• [Assignment 1]: Copy the e-waste guide below word for word, from "- In Victoria, putting" up to and including "annually (DCCEEW, 2023).".
• [Assignment 2]: According to the e-waste guide below, which free scheme covers TVs and computers at drop-off points nationally?

• [Document section]:
====

Australians generate around 650,000 tonnes of e-waste each year, making it one of the fastest-growing waste streams in the country (Department of Climate Change, Energy, the Environment and Water, 2023). Old TVs, computers, phones, and printers can’t go in your regular bin. This guide covers what counts as e-waste, why disposal rules exist, and the practical options available to you right now.
Key Takeaways
- E-waste includes TVs, computers, monitors, tablets, phones, and printers.
- In Victoria, putting e-waste in general bins is illegal under EPA regulations. NSW and other states advise strongly against it.
- The free NTCRS scheme covers TVs and computers at hundreds of drop-off points nationally.
- Australia generates roughly 650,000 tonnes of e-waste annually (DCCEEW, 2023).
- Recycling recovers copper, aluminium, gold, and rare earth elements from old electronics.
For broader guidance on what you can and can’t put out for collection, see our guide to how to dispose of household items in Australia.
E-waste, or electronic waste, covers any device with a plug, battery, or circuit board that’s been discarded. The Australian Department of Climate Change, Energy, the Environment and Water (DCCEEW) identifies televisions and computers as the primary categories covered by national product stewardship, though the broader definition extends to phones, printers, tablets, and small appliances (DCCEEW, 2023).

====

• [Information]:
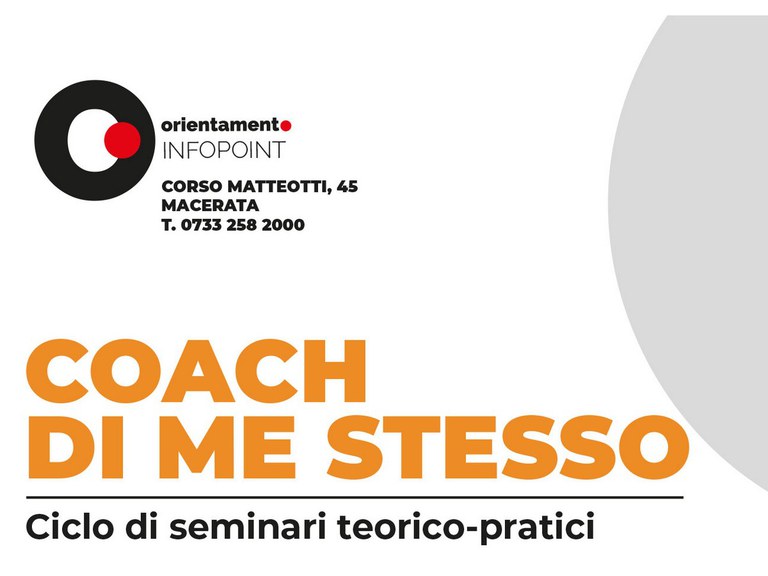 orientamento
INFOPOINT

CORSO MATTEOTTI, 45
MACERATA
T. 0733 258 2000

COACH
DI ME STESSO

Ciclo di seminari teorico-pratici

====

• [Response box 1]:
- In Victoria, putting e-waste in general bins is illegal under EPA regulations. NSW and other states advise strongly against it.
- The free NTCRS scheme covers TVs and computers at hundreds of drop-off points nationally.
- Australia generates roughly 650,000 tonnes of e-waste annually (DCCEEW, 2023).

• [Response box 2]: The NTCRS scheme.